» TRECHO DO DOCUMENTO:
+-------+
O Agronegócio e as dificuldades de implementação de regras de governança nas empresas familiares

O agronegócio está em ascensão mundial, com forte necessidade de expansão da produção de alimentos para suprir a demanda populacional e alavancar ainda mais este setor econômico. O Brasil já figura como um dos maiores exportadores de alimentos para o mundo e nas próximas décadas deverá aumentar consideravelmente sua produção e relevância global como produtor de alimentos.

O aperfeiçoamento do setor se mostra necessário, de modo a torná-lo mais profissionalizado, pois a cadeia produtiva brasileira está significativamente atrelada à realização da produção por empreendimentos familiares, os quais, dado a sua condição e simplicidade, dimensionam, em maior parte, sua atenção à atividade agrícola em si, sem, contudo, considerar a propriedade como empresa que é. Dentre inúmeras formas de profissionalização dentro das propriedades familiares, está a necessidade de instituição de regras de governança como ferramenta de fortalecimento do agronegócio familiar¹.
+-------+
» DADOS FORNECIDOS:
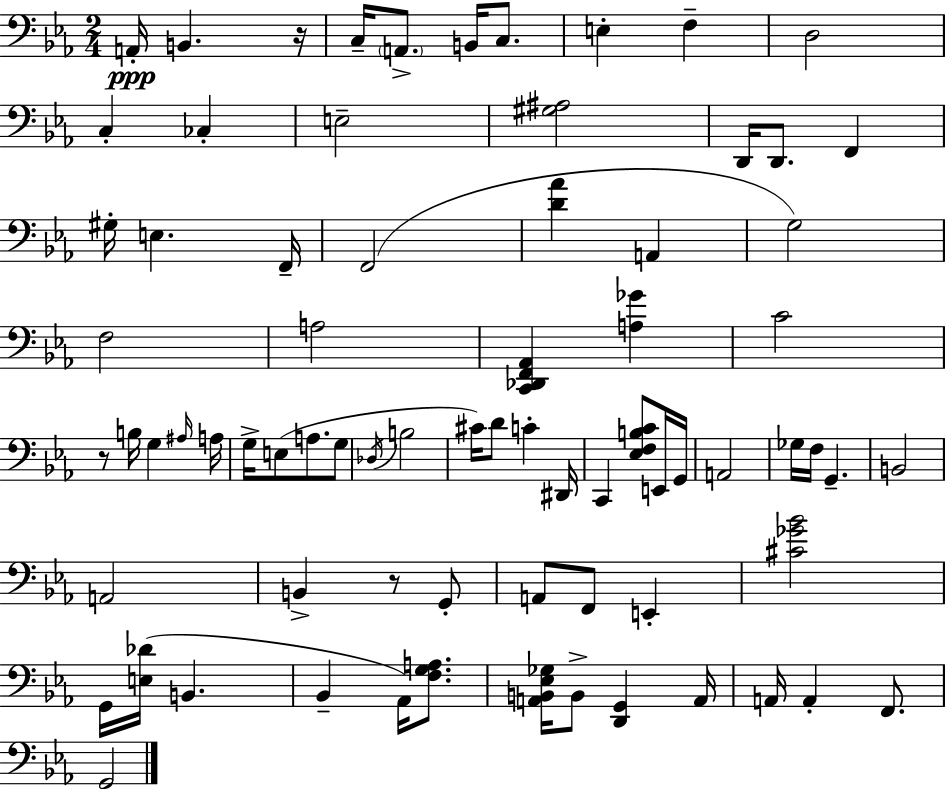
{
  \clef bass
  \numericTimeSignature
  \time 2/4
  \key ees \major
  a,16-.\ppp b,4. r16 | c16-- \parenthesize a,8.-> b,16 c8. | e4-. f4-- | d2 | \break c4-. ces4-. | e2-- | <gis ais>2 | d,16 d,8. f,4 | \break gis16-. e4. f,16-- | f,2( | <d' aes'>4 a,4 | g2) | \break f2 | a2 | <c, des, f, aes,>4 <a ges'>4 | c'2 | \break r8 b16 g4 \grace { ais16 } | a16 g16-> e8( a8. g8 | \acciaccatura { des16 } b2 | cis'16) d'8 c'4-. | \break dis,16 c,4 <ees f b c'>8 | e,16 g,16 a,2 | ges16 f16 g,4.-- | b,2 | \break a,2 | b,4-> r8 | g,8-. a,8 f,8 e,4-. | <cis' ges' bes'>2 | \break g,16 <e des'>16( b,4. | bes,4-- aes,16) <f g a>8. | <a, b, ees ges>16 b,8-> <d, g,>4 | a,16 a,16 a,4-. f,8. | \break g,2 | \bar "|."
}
+-------+
» AÇÕES NECESSÁRIAS:
(A) No trecho sobre agronegócio, que posição o Brasil já ocupa no mundo?
(B) Resuma em duas frases o trecho sobre agronegócio.

» RESPOSTAS DOS PROBLEMAS:
(A) O Brasil já figura como um dos maiores exportadores de alimentos para o mundo.

(B) O agronegócio está crescendo no mundo, e o Brasil, que já é um dos maiores exportadores de alimentos, deve aumentar bastante sua produção e relevância nas próximas décadas. Como a produção brasileira depende muito de empreendimentos familiares que não encaram a propriedade como empresa, o setor precisa se profissionalizar, e uma das formas de fazer isso é instituir regras de governança.